• _FRAGMENTO_:
Creo que los malditos existen y el poemario de Héctor Castilla es una forma de adentrarse en ese mundo de las márgenes, de la vida que vibra en la periferia,en la noche como un espacio ucrónico para los súcubos.
Devoré anoche este libro, publicado por Balduque, porque me recordó que hay una realidad paralela que cultiva inexorablemente el placer del dolor y de la autodestrucción. Porque el poeta murciano quiere usar la reivindicación para crear literatura y no al contrario;su poesía no se puede calificar dentro de una literatura social. Castilla es testigo de la injusticia y de los atributos malignos de la soledad; ese testamento es el que utiliza como material literario para construir su propia versión de la realidad y de sí mismo.
Lo mejor de Héctor Castilla es esa esencia a Vilas que subyace en cada poema, la herencia de letras rockeras y de ese soniquete amargo, pero seductor, de las letras de Dylan. Lomejor del poeta murciano son esos finales rotundos, unas codas que cierran cada poema como una última extenuación porque lo anterior es una decadente mirada a las calles, a sus espectrales criaturas, a los interiores de bares y pubes como catacumbas de un tiempo perdido donde la supervivencia es la clave de cualquier proyecto de vida.
Castilla es eficaz con la técnica, porque el autor sabe que lo literario perdura sobre la protesta y su testimonio,a través del recurso, será perdurable, suficiente para lastrar durante mucho tiempo esas excrecencias que acumulan los perdedores dentro de sus pensamientos.Cantando en voz baja ha sido una revelación, una manera de posicionarse ante la poesía, lejos de los tópicos de muchos poetas sociales que renuncian a la literatura porque no saben o porque les puede el sensacionalismo de lo inmediato.
Castilla ha superado no cae en ese juego y sus poemas en mí han hecho que siga tomando a los ausentes, a los solitarios, a los adictos, a los tahúres como los héroes de unos momentos, los nuestros,que van a la deriva. Enhorabuena, Héctor, y un placer publicar contigo en la antología En legítima defensa, de Bartleby editores.
Ella usa las palabras
como navajas sobre objetos blandos,
y al volver a esta casa
alquilada yo recuerdo que finge
ser respetable en la cola del supermercado;
y sé que si le fuera posible desearía
una voz con menos ira que la propia
ahora que toda la casa es sólo
un sofá con una manta que nunca
llega a cubrir los pies.
Ambos sabemos que escribir
es fracasar como nadie se atreve
a hacerlo. Me parece
tan torpe afirmar que ya somos libres;
sólo nos queda la costumbre:
ese hábito de no saber vivir”(pág.24).

• _MATERIAL PROPORCIONADO_:

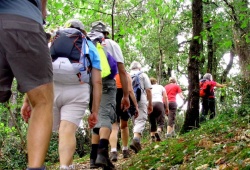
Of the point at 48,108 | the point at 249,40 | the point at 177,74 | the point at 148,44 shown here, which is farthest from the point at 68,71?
the point at 177,74

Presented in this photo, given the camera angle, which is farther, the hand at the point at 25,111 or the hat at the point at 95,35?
the hat at the point at 95,35

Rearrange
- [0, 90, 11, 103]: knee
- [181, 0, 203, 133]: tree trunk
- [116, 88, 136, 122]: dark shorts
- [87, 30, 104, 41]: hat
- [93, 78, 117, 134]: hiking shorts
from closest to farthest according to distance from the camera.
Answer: [0, 90, 11, 103]: knee, [93, 78, 117, 134]: hiking shorts, [87, 30, 104, 41]: hat, [116, 88, 136, 122]: dark shorts, [181, 0, 203, 133]: tree trunk

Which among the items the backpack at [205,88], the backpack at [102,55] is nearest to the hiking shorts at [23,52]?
the backpack at [102,55]

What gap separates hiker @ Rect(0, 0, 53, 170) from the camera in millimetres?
2557

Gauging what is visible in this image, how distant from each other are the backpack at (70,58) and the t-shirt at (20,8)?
1.45 m

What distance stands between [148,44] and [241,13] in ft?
65.1

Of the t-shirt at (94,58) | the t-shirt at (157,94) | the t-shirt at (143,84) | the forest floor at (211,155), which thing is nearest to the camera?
the forest floor at (211,155)

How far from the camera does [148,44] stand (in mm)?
26094

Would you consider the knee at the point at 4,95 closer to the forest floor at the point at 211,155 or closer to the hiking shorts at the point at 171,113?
the forest floor at the point at 211,155

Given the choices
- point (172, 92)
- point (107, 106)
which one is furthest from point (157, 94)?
point (107, 106)

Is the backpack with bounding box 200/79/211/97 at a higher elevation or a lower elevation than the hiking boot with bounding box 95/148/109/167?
higher

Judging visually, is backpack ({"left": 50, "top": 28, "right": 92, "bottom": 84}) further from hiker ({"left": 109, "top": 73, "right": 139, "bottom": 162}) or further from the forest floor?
hiker ({"left": 109, "top": 73, "right": 139, "bottom": 162})

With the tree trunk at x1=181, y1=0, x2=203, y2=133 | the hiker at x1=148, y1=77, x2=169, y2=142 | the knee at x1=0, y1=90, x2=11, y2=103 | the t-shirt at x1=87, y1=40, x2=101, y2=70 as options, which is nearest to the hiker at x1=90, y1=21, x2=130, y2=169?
the t-shirt at x1=87, y1=40, x2=101, y2=70

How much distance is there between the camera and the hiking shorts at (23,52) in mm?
2555
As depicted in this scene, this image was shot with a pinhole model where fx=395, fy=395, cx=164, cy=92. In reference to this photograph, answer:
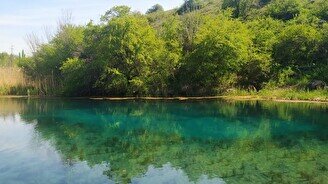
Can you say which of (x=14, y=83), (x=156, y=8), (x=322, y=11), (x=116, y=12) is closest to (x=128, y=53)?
(x=116, y=12)

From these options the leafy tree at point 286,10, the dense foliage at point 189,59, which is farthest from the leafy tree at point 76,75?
the leafy tree at point 286,10

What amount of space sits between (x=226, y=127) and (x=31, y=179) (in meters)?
11.2

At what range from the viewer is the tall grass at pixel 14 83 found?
41562 mm

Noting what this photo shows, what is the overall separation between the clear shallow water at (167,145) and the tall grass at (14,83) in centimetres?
1614

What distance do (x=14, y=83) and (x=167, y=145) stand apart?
31.5m

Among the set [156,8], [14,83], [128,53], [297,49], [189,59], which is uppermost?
[156,8]

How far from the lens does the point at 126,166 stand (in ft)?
39.8

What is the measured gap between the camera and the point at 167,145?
15.4 m

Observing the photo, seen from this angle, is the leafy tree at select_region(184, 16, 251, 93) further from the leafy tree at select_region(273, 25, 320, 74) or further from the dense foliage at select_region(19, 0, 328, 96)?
the leafy tree at select_region(273, 25, 320, 74)

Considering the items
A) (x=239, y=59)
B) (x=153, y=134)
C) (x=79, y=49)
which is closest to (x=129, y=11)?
(x=79, y=49)

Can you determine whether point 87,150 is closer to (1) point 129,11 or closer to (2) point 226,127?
(2) point 226,127

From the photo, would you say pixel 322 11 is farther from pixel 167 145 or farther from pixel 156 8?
pixel 156 8

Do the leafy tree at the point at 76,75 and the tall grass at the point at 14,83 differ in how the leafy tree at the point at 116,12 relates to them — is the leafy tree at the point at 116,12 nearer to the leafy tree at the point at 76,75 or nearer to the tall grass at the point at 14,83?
the leafy tree at the point at 76,75

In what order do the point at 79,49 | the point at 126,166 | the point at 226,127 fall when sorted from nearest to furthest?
1. the point at 126,166
2. the point at 226,127
3. the point at 79,49
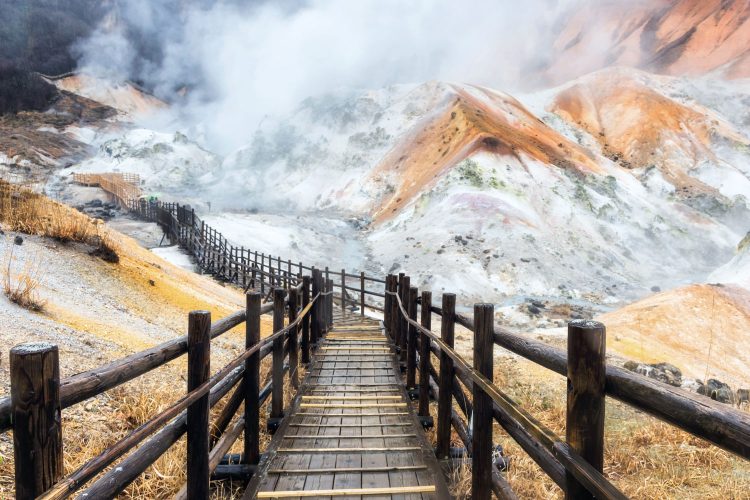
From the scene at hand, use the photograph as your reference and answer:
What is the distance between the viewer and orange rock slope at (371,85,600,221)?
33969mm

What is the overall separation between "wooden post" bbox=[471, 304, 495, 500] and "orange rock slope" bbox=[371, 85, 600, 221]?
1165 inches

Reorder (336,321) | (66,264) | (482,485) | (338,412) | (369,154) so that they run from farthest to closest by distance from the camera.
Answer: (369,154)
(336,321)
(66,264)
(338,412)
(482,485)

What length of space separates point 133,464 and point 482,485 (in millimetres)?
2031

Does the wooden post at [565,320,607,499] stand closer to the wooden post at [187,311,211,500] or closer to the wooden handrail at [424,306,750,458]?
the wooden handrail at [424,306,750,458]

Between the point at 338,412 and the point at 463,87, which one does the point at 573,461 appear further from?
the point at 463,87

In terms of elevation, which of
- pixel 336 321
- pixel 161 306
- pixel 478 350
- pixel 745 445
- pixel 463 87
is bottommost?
pixel 336 321

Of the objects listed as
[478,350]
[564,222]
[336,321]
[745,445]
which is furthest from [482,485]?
→ [564,222]

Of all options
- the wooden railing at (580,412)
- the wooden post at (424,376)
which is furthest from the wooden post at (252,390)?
the wooden post at (424,376)

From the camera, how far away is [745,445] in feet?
3.63

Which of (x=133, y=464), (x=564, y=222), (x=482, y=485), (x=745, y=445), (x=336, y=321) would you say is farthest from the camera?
(x=564, y=222)

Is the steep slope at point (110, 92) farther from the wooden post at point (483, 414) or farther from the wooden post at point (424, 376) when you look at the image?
the wooden post at point (483, 414)

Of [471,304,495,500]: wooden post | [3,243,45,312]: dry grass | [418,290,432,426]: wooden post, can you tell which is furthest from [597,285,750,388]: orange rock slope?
[3,243,45,312]: dry grass

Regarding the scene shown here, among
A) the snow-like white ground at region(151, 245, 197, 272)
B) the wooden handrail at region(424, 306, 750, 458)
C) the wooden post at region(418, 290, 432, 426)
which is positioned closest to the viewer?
the wooden handrail at region(424, 306, 750, 458)

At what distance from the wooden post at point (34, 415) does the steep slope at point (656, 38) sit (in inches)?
3180
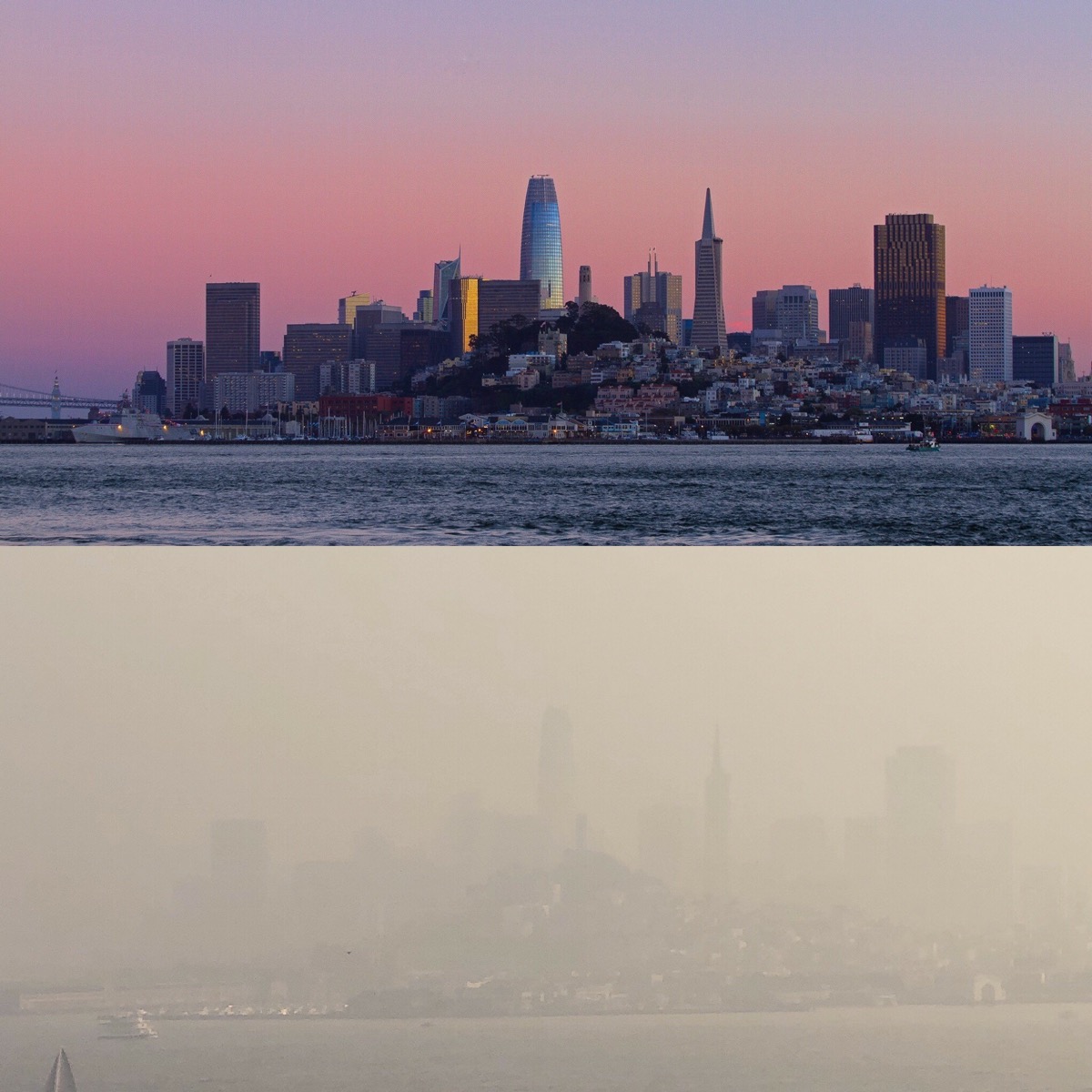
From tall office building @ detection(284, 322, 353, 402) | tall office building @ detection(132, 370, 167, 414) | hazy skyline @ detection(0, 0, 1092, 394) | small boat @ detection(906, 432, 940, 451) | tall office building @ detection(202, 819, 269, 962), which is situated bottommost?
tall office building @ detection(202, 819, 269, 962)

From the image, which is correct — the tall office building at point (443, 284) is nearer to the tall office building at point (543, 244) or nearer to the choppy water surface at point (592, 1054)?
the tall office building at point (543, 244)

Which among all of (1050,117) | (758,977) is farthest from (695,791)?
(1050,117)

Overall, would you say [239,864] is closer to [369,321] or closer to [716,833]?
[716,833]

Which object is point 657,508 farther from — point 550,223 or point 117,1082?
point 550,223

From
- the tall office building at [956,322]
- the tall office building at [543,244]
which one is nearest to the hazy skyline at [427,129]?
the tall office building at [543,244]

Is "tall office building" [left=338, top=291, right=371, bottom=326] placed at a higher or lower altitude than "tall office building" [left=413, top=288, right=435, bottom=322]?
lower

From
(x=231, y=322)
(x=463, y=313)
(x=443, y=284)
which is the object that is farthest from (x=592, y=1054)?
(x=463, y=313)

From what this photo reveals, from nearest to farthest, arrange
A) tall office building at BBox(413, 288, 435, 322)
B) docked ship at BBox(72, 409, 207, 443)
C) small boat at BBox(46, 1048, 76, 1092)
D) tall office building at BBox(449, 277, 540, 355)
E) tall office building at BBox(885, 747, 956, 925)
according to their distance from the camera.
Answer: small boat at BBox(46, 1048, 76, 1092) < tall office building at BBox(885, 747, 956, 925) < tall office building at BBox(413, 288, 435, 322) < tall office building at BBox(449, 277, 540, 355) < docked ship at BBox(72, 409, 207, 443)

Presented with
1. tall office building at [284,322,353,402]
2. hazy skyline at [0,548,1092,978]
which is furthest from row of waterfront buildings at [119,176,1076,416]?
hazy skyline at [0,548,1092,978]

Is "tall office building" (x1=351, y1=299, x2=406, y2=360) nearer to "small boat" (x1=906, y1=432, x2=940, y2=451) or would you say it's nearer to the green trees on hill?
"small boat" (x1=906, y1=432, x2=940, y2=451)
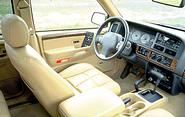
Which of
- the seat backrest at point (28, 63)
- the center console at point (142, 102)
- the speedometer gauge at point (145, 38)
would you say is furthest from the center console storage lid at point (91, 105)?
the speedometer gauge at point (145, 38)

• _CON LA INFORMACIÓN_:
• 1. Por favor, cita literalmente el pasaje de la reseña que empieza con las palabras que contienen "Castilla ha superado" y termina con "de Bartleby editores.".
• 2. Resume la reseña en dos oraciones.
Las filas no tienen ningún papel aquí.

• _RESPUESTAS_:
• 1.
Castilla ha superado no cae en ese juego y sus poemas en mí han hecho que siga tomando a los ausentes, a los solitarios, a los adictos, a los tahúres como los héroes de unos momentos, los nuestros,que van a la deriva. Enhorabuena, Héctor, y un placer publicar contigo en la antología En legítima defensa, de Bartleby editores.

• 2. La reseña presenta el poemario de Héctor Castilla, publicado por Balduque, como una forma de adentrarse en el mundo de las márgenes, la periferia y la noche. Según ella, el poeta murciano usa su testimonio de la injusticia y la soledad como material literario sin caer en una literatura social, con ecos de Vilas y de las letras de Dylan, finales rotundos y una técnica eficaz que hacen de Cantando en voz baja una revelación.